Cofounder Anupam Pathak got the idea for this gizmo when he was a doctoral student at the University of Michigan, working on a military project focusing on how to stabilize rifles when the soldiers aiming them are shaky from stress. The approach uses a technology similar to active-noise cancellation in audio headphones. As he told Mechanical Engineering Magazine last year, “The basic issue I discovered is you can’t stop soldiers from trembling but you can accommodate it. With our device, we allow the hand to move but what you’re holding onto cancels its motion. Digital cameras already do this on a small scale so we’ve come up with technology to do it on a larger scale.”

In 2011, Pathak got funding from the National Institutes of Health to develop a prototype—something the company reminded the world of in a tweet last week: “We hope to continue to be a living example of what Govt seed funding can do for public. So grateful. @ NIHsbir”. In 2013, the venture firm Rock Health was part of a group of angel investors that together put $1 million into the company.

Ho hum, just another Google acquisition, right?
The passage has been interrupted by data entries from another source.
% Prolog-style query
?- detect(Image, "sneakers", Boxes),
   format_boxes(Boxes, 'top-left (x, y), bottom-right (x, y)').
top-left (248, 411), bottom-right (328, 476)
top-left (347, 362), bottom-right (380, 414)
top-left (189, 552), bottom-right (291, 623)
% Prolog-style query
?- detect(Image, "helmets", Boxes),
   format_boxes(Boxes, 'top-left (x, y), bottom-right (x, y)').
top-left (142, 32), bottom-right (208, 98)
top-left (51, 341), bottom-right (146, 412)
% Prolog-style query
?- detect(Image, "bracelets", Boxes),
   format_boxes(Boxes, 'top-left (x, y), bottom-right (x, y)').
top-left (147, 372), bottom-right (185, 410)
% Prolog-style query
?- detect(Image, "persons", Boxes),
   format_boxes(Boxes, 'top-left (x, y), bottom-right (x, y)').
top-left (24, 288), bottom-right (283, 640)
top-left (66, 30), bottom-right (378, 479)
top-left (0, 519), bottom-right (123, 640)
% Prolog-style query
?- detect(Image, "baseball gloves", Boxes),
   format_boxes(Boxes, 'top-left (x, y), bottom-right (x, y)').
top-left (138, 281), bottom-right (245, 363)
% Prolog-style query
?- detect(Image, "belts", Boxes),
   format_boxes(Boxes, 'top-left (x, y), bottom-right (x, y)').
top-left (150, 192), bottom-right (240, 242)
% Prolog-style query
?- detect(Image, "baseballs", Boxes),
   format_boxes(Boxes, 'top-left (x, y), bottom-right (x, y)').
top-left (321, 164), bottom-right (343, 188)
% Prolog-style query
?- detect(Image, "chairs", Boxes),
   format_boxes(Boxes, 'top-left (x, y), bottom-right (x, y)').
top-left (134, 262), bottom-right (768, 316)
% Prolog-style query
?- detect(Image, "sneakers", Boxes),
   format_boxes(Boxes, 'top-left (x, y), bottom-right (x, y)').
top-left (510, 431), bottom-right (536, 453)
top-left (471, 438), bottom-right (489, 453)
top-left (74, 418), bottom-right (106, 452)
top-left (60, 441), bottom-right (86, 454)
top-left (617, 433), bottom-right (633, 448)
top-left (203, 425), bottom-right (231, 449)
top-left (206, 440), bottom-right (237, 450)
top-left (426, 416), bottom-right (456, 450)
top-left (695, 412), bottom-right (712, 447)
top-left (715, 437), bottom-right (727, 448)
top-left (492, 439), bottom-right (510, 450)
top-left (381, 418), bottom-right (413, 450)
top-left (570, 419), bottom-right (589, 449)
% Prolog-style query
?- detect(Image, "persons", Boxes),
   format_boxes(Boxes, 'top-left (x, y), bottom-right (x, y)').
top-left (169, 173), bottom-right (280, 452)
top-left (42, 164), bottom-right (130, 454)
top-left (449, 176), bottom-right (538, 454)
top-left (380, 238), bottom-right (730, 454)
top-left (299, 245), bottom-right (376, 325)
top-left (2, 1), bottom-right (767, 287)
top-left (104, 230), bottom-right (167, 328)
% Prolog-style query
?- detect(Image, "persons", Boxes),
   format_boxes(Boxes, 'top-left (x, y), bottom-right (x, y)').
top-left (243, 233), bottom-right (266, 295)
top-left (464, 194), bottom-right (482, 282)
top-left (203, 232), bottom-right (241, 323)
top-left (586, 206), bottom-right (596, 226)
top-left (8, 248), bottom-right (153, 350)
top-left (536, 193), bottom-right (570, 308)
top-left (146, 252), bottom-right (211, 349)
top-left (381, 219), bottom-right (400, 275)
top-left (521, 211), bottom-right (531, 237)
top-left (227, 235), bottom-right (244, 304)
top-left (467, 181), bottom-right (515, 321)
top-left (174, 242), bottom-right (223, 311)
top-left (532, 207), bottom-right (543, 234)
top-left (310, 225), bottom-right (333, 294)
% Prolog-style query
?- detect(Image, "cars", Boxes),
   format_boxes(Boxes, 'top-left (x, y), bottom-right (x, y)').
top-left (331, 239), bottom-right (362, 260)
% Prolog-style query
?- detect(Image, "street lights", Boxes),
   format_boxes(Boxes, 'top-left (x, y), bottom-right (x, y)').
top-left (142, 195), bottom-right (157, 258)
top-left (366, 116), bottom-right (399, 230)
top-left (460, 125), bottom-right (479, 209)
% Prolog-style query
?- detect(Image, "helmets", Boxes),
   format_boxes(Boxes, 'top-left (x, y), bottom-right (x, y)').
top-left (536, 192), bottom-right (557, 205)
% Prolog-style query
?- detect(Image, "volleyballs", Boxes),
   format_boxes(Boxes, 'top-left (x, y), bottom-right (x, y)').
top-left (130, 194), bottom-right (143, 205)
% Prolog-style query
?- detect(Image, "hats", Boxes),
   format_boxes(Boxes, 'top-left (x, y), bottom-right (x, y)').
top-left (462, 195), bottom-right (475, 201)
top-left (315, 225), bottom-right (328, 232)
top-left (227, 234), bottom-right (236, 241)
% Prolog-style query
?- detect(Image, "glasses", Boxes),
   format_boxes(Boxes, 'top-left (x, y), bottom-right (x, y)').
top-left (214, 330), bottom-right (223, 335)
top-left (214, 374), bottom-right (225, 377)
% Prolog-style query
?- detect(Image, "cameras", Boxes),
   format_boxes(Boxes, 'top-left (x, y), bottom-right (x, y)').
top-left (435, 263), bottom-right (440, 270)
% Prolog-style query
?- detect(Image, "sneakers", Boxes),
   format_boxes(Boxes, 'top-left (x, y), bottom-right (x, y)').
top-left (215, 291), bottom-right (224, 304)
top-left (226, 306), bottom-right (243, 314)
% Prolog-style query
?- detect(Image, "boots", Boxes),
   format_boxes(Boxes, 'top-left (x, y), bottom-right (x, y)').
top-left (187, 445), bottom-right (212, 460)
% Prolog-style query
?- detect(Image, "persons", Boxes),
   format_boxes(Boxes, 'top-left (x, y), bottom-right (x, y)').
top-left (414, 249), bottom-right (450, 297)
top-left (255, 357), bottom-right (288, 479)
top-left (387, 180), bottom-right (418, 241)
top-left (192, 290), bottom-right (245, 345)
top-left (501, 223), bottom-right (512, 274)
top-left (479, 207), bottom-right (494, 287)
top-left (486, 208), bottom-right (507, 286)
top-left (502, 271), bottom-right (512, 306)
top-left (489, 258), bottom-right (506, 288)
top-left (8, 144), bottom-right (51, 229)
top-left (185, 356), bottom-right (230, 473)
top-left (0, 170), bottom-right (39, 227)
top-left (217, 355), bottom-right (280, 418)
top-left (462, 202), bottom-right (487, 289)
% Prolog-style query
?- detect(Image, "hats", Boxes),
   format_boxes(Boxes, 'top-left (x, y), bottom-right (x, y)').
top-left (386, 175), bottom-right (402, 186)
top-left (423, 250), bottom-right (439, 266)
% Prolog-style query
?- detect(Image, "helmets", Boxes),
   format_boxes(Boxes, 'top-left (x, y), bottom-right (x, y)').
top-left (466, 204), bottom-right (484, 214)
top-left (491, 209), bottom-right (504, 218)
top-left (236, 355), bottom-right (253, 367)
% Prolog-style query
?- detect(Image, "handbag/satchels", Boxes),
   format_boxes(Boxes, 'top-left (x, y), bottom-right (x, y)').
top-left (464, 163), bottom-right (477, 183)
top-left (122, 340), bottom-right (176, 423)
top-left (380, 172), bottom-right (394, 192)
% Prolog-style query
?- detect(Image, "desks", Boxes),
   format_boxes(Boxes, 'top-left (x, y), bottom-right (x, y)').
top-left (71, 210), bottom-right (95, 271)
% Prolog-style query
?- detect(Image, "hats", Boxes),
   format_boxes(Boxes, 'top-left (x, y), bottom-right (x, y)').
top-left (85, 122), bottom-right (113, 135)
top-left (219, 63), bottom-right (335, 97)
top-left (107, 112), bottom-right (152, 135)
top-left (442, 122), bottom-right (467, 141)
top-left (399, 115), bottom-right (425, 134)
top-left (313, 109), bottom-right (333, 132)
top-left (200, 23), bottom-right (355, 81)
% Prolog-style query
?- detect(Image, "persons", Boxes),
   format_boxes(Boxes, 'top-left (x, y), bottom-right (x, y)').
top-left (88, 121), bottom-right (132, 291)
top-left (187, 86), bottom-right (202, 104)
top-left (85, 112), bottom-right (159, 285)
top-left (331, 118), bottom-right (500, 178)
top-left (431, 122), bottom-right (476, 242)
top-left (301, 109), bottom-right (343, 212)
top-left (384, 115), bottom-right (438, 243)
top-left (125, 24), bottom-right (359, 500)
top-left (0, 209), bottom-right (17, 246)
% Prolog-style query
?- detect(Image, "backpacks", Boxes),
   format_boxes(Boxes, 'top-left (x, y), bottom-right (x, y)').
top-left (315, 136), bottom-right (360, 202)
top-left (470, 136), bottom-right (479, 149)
After all, Google picks up about a company a week.

Or is it? In the continuing effort to decipher Google’s tea leaves, Silicon Valley has been trying to figure out just what this latest acquisition means.

One possibility: Google, or at least a part of it, is turning into a medical device company. Google X, which is also working on contact lenses that monitor the glucose levels of tears and is collecting data to try to build a complete picture of a “baseline” healthy human, has invested in a number of medical ventures including genomics company 23 and Me, and started Calico, a biotech company that’s looking at how to dramatically extend lifespans.

Or it’s not a broad strategy, but a narrow one: Google is taking a very specific and personal interest in Parkinson’s. The company has a reason to do so: Google cofounder Sergey Brin, who oversees Google X, has a genetic mutation that makes him more susceptible to developing Parkinson’s, and his mother has been diagnosed with the disease. Independently, Brin has been donating money to Parkinson’s research.

Or, you might even think—particularly if you’ve read Dave Eggers’ dystopian novel The Circle lately—that Google’s trying to figure out a way to know just when, where, and what you’re eating, and that pretty soon these gadgets will be sending data to the Internet as well as helping people eat. In which case you might be overthinking this just a bit.

But I’m going to go with perhaps the simplest—and, to me, most encouraging—explanation. The Lift Labs acquisition simply means that Google is aware that groundbreaking technology is not just about the big stuff: organizing all the world’s information, changing the way cars work, or eradicating a disease. The Lift Labs acquisition is a sign that sometimes the stuff that seems small but is fixable in the short term—like being able to eat independently with ease—can make a huge difference while we’re waiting for the big stuff to get figured out.